Now Christianity Explored is used across Uganda by churches – in their buildings, in homes and cafes, in schools and universities, in hospitals and prisons. Shadrach and Sam have witnessed the impact of the gospel on pastors and leaders as their confidence in the power of God’s Word is renewed and strengthened. It is also seen in students and young people as they learn to live a cross-shaped life, and the thousands of unbelievers, nominal Christians and Muslims who have discovered – through Christianity Explored – exactly who Jesus is, why he came and what it means to follow him.
Snapshot of growth
I have just recently returned from the West Nile region of Uganda, at the end of a three-year training commitment there. Sam Oyirwoth reports that 52 youth leaders trained in CE are reaching more than 160 schools, each with at least 400 students. 330 ‘lay readers’ functioning as pastors in local congregations have been trained and are using the courses among the 40,000 people for whom they have combined responsibility.

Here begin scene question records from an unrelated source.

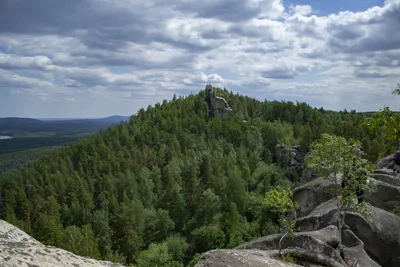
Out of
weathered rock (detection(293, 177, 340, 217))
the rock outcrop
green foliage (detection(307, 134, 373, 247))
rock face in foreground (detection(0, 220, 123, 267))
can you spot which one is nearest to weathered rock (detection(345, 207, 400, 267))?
green foliage (detection(307, 134, 373, 247))

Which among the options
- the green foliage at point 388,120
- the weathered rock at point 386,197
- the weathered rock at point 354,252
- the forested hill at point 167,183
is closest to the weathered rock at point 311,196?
the weathered rock at point 386,197

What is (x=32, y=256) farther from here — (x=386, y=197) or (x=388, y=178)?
(x=388, y=178)

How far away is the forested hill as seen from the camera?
7744 centimetres

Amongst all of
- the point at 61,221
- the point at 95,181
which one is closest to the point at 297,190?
the point at 61,221

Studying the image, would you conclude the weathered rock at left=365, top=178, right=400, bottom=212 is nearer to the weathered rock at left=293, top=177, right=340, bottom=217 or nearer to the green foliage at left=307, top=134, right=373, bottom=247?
the weathered rock at left=293, top=177, right=340, bottom=217

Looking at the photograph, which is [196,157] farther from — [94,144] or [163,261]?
[163,261]

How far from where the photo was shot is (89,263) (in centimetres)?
566

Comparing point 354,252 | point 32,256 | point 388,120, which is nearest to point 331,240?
point 354,252

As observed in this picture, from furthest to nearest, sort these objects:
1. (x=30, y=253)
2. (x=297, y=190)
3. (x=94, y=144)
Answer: (x=94, y=144), (x=297, y=190), (x=30, y=253)

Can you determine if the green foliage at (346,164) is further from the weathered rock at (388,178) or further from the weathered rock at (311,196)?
the weathered rock at (388,178)

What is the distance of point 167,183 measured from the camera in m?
116

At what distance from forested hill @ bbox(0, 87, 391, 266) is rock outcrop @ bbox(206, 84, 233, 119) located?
351 cm

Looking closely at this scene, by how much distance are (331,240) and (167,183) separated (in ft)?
312

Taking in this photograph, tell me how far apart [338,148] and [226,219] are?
207 ft
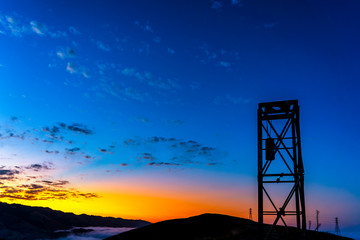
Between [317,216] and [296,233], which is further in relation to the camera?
[317,216]

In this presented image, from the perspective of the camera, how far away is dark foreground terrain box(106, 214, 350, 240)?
679 inches

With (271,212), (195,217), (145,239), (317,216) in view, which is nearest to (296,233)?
(271,212)

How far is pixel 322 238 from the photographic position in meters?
18.0

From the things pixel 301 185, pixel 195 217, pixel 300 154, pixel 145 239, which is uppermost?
pixel 300 154

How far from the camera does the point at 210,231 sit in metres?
17.9

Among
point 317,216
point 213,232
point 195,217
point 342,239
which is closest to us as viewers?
point 213,232

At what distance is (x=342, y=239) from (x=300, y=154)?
300 inches

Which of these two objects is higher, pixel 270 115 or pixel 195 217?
pixel 270 115

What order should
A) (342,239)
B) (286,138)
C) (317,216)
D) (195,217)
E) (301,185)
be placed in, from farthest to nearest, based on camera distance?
1. (317,216)
2. (195,217)
3. (342,239)
4. (286,138)
5. (301,185)

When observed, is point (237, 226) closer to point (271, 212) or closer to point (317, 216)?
point (271, 212)

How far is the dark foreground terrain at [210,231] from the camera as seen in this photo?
17.2 m

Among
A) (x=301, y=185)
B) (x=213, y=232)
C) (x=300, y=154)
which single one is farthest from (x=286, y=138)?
(x=213, y=232)

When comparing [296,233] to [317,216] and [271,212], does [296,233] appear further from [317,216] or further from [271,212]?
[317,216]

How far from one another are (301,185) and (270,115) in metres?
4.11
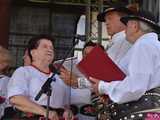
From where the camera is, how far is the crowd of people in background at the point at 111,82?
258 cm

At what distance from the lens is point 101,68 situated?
271 centimetres

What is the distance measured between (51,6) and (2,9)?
197 cm

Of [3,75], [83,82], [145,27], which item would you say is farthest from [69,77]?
[3,75]

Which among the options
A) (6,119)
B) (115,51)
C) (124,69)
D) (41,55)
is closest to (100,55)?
(124,69)

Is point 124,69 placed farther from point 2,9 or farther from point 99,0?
point 2,9

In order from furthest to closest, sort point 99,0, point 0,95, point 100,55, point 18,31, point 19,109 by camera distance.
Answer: point 18,31
point 99,0
point 0,95
point 19,109
point 100,55

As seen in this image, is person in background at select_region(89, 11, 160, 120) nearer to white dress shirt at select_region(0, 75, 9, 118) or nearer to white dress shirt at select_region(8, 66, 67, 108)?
white dress shirt at select_region(8, 66, 67, 108)

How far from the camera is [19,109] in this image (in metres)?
3.25

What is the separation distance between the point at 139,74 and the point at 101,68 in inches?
10.3

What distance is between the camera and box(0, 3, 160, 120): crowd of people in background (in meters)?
2.58

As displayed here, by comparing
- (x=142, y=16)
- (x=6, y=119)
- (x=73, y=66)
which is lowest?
(x=6, y=119)

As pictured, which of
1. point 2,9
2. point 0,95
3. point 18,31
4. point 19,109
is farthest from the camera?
point 18,31

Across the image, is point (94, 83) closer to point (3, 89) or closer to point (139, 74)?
point (139, 74)

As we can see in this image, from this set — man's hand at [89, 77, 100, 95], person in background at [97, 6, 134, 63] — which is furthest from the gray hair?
person in background at [97, 6, 134, 63]
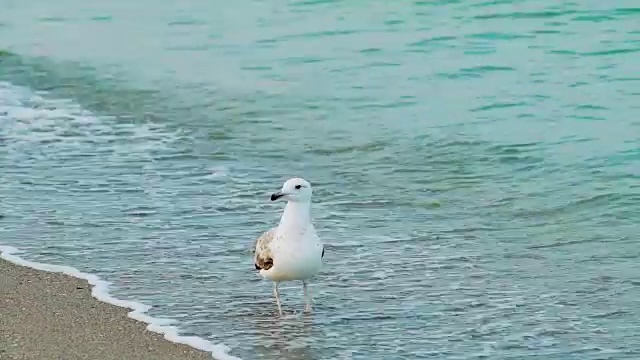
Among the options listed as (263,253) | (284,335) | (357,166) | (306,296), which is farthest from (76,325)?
(357,166)

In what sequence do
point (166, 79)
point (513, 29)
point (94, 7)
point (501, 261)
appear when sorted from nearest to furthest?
point (501, 261) < point (166, 79) < point (513, 29) < point (94, 7)

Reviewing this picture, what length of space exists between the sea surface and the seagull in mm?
180

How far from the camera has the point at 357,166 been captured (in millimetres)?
10547

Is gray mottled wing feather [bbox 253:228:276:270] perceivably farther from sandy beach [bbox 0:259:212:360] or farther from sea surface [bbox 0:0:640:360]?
sandy beach [bbox 0:259:212:360]

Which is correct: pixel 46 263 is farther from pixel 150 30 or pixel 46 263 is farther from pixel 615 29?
pixel 150 30

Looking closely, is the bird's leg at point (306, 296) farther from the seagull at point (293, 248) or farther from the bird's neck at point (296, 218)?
the bird's neck at point (296, 218)

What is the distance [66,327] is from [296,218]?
1.40 m

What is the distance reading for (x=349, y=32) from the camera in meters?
16.5

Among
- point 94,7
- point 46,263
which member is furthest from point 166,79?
point 46,263

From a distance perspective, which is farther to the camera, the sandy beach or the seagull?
the seagull

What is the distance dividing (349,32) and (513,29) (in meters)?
1.92

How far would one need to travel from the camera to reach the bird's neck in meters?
7.27

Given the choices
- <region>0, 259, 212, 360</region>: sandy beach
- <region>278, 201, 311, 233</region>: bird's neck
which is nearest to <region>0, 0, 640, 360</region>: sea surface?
<region>0, 259, 212, 360</region>: sandy beach

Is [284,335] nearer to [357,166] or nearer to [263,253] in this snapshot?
[263,253]
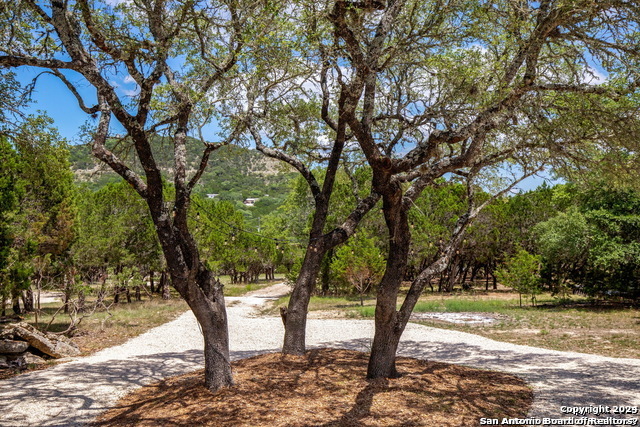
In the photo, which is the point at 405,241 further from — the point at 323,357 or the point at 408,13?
the point at 408,13

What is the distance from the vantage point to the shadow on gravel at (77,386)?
18.6ft

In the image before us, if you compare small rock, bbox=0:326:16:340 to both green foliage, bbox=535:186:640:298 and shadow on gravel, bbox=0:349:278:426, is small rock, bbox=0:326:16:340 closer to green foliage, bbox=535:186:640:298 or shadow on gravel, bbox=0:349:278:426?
shadow on gravel, bbox=0:349:278:426

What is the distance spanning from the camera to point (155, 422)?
516 cm

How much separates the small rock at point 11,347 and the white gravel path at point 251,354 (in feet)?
3.34

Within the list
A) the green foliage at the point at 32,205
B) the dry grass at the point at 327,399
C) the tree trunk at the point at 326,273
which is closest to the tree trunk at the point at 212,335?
the dry grass at the point at 327,399

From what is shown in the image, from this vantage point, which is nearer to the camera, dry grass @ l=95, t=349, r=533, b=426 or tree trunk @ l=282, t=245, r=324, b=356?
dry grass @ l=95, t=349, r=533, b=426

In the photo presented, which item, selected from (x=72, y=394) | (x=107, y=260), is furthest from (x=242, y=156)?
(x=107, y=260)

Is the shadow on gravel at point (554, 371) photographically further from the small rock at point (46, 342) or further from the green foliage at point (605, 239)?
the green foliage at point (605, 239)

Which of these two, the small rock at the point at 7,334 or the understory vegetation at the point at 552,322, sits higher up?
the small rock at the point at 7,334

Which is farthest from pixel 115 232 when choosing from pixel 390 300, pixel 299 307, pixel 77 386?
pixel 390 300

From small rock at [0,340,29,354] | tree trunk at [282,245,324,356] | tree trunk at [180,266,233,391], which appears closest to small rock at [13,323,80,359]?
small rock at [0,340,29,354]

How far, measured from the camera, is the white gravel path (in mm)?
5876

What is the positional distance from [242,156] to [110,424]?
577 centimetres

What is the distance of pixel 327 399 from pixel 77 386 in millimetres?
4293
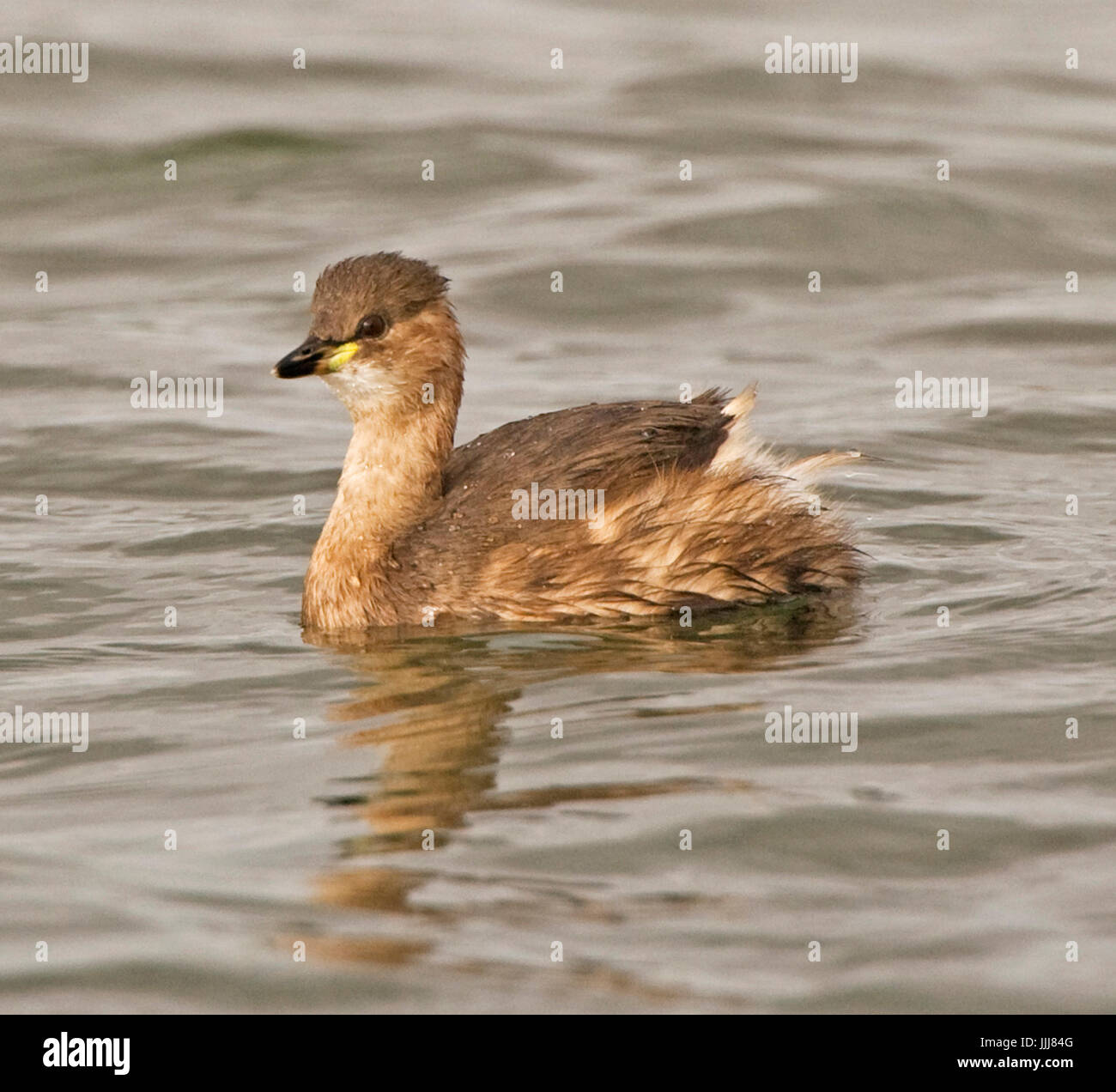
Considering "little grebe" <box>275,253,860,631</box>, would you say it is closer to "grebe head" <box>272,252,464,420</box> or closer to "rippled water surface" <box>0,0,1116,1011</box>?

These results are a snapshot of how the work is growing across the whole of East Africa. So we look back in amazement at how the Lord has brought us the key people and the necessary funding, all of which was needed before the gospel could spread and strengthen in East Africa. And we thank God for their passion, humility and consistency of life and ministry.
We should also be encouraged and challenged by how God chooses to use his people, and make sure we are part of it. In particular, might there be another Jim and his wife out there right now – at a point in their lives when they could up sticks and serve in a new realm? Even where the comforts are so few and the need is so great?
How about you?
Might there be another John – someone who is passionate enough about Christianity Explored to see its potential in other regions and who wants to put a copy into a new pair of hands? And then watches what God does, supporting that expansion prayerfully and financially?
Might there be another Brian – someone who cultivated an informed interest in one particular aspect of the ministry, and gave his time and his resources to travel and train, to serve and encourage the brothers?
Might there be another Stephen – someone who offered his time and gifts in delivering training? And who, as a church leader, saw the strategic value of what we were doing and encouraged his church mission team to contribute to Christianity Explored ?
The Scotsman, Englishman and the three Irishmen would all agree with the Psalmist in Psalm 115: ‘Not to us, O LORD, not to us, but to your name give glory, for the sake of your steadfast love and your faithfulness!’